WORK TO BE COMPLETED —
Would it be possible to quote, exactly and in full, the lines from the one with "Referring to this photograph, regarding" through the end of the entries below?

RECORDS PROVIDED —
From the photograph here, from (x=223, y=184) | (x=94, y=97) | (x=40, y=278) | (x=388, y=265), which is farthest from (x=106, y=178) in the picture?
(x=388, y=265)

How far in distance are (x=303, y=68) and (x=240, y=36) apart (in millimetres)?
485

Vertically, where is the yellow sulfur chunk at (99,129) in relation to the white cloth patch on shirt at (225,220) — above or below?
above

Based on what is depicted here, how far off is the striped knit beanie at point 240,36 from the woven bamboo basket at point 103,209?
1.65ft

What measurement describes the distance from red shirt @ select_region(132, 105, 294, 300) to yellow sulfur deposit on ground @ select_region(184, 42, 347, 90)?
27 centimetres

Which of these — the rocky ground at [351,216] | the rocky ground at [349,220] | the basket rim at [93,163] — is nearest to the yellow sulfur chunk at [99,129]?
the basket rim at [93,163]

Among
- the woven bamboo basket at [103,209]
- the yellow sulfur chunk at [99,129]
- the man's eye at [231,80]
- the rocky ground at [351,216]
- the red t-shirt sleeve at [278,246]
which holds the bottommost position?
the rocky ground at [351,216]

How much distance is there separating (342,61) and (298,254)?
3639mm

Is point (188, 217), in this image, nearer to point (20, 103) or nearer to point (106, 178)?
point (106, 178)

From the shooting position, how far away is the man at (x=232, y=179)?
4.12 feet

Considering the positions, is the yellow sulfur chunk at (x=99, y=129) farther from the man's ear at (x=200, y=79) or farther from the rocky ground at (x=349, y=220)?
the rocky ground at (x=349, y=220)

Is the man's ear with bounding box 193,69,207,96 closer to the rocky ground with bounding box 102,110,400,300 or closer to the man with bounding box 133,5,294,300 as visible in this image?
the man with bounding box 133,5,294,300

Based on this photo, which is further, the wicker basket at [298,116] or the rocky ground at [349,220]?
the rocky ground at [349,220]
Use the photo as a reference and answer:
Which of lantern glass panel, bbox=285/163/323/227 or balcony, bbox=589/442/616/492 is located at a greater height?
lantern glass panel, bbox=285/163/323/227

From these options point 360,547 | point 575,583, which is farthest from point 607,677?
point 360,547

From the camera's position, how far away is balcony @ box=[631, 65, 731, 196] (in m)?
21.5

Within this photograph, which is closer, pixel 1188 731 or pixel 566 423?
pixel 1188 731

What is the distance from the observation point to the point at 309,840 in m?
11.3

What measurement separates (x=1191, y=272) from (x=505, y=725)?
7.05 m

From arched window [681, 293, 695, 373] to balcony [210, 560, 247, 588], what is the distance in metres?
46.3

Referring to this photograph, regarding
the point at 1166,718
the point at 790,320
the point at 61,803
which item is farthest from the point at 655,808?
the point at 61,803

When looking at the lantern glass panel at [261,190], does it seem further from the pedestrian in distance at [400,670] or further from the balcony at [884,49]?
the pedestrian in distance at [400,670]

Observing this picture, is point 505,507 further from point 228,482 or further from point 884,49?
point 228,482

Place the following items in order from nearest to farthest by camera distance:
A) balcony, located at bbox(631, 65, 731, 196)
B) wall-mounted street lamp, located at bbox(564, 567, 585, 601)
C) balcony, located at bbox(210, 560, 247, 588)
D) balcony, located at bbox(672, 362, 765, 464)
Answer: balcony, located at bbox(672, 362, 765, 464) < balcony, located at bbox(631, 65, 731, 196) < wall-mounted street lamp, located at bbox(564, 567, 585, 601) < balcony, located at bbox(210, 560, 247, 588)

THE REPLY —
Referring to this photograph, regarding
the point at 1166,718
the point at 790,320
the point at 61,803
which item is farthest from the point at 655,808?
the point at 61,803

When looking at the lantern glass panel at [261,190], does it seem further from the pedestrian in distance at [400,670] or further from the balcony at [884,49]?
the pedestrian in distance at [400,670]

Observing this picture, is point 505,507 further from point 228,482 or further from point 884,49?
point 228,482

Place the following items in order from nearest to farthest by camera distance:
A) balcony, located at bbox(631, 65, 731, 196)
B) wall-mounted street lamp, located at bbox(564, 567, 585, 601)
C) balcony, located at bbox(210, 560, 247, 588)
D) balcony, located at bbox(672, 362, 765, 464)
Answer: balcony, located at bbox(672, 362, 765, 464) < balcony, located at bbox(631, 65, 731, 196) < wall-mounted street lamp, located at bbox(564, 567, 585, 601) < balcony, located at bbox(210, 560, 247, 588)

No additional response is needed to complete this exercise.